Although social connectedness is critical to health and wellbeing, the 12% of Americans who experience social anxiety disorder in their lifetime often avoid social situations, which can lead to pervasive impairments. Aberrant social reinforcement learning, or differences in learning from positive and negative social feedback, may underlie many of the cognitive, emotional, and behavioral difficulties in social anxiety disorder. While reinforcement learning is well studied in other mental disorders and in the non-social domain, only a few studies have begun to probe aspects of social reinforcement learning. This dissertation serves as a more comprehensive, direct examination of this critical, understudied learning process. In it, I take a computational approach to investigate how biases in social reinforcement learning may contribute to social anxiety and whether these learning processes can be changed with a targeted, online intervention.
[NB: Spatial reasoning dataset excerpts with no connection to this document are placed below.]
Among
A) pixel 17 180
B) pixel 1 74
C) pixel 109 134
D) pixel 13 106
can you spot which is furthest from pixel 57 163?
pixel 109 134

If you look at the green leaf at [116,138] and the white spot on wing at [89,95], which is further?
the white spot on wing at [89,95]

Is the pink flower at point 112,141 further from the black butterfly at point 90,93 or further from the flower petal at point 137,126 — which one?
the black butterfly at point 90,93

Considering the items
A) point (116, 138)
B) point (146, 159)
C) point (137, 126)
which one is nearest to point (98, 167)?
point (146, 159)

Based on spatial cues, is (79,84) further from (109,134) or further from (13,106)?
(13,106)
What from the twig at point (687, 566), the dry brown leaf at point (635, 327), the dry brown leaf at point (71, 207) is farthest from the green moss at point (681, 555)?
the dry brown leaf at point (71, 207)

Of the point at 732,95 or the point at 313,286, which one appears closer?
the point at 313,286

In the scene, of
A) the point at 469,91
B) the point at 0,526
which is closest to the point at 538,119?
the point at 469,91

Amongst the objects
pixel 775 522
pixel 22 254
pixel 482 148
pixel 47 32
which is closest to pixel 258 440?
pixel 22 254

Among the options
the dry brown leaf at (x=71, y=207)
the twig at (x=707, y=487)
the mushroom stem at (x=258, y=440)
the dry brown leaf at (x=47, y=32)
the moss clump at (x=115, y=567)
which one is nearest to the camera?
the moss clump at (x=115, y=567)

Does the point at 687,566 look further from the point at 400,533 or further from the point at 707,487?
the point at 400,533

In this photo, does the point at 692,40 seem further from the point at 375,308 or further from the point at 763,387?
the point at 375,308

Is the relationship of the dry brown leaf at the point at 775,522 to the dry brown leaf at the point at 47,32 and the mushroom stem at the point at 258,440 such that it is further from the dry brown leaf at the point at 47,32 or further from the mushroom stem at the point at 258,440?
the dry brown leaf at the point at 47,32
The three studies that comprise this dissertation are drawn from a larger data collection that included two laboratory sessions separated by five weeks, with half of the sample randomly assigned to an intervention between them. Studies 1 and 2 assess the extent to which socially anxiety is characterized by biased learning from social feedback in two domains relevant to social anxiety disorder: social interactions and social performance. Study 1 uses a social probabilistic learning task to assess how people use positive and negative social feedback to adjust their expectations of others. Study 2 examines the extent to which people use positive and negative social feedback to adjust their expectations of their own performance on a speech. Study 3 tests the degree to which the social reinforcement learning biases measured in Studies 1 and 2 are malleable through a brief online cognitive bias modification intervention. Each study is written as a standalone paper to facilitate submission for publication. This dissertation seeks to advance knowledge about social anxiety disorder by pinpointing specific biases in social reinforcement learning (Studies 1 and 2), which may improve our ability to develop targeted treatments (Study 3).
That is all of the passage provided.